** PROBLEM TO WORK ON **
If a line below falls between the line with "1958 Buick Roadmaster" and the line with "Uncut Napier Boots Black", or is one of those two, output it exactly; output nothing else and no pictures.

** INPUT RECORDS **
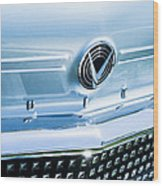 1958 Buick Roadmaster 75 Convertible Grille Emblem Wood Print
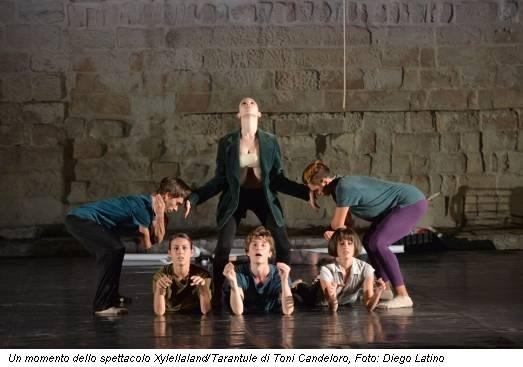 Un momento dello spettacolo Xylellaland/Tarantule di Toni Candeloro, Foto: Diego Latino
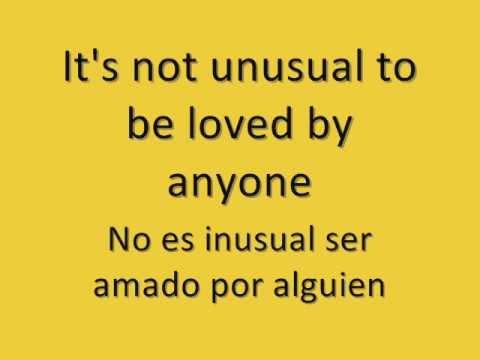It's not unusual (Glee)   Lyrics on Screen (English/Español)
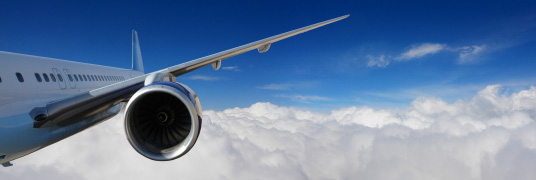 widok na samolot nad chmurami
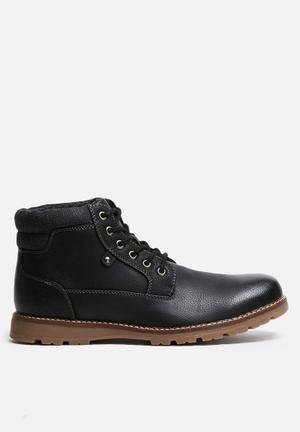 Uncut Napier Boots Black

...

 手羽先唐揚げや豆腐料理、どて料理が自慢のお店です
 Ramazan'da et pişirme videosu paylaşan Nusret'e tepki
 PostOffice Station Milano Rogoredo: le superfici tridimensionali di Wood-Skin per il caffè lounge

* * *

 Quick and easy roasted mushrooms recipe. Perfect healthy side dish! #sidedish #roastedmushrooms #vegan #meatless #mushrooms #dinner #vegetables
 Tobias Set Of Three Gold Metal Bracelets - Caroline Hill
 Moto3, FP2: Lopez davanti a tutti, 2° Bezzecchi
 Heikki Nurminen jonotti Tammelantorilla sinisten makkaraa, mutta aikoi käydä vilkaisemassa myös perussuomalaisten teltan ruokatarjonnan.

** RESULT OF THE TASK **
 1958 Buick Roadmaster 75 Convertible Grille Emblem Wood Print
 Un momento dello spettacolo Xylellaland/Tarantule di Toni Candeloro, Foto: Diego Latino
It's not unusual (Glee)   Lyrics on Screen (English/Español)
 widok na samolot nad chmurami
 Uncut Napier Boots Black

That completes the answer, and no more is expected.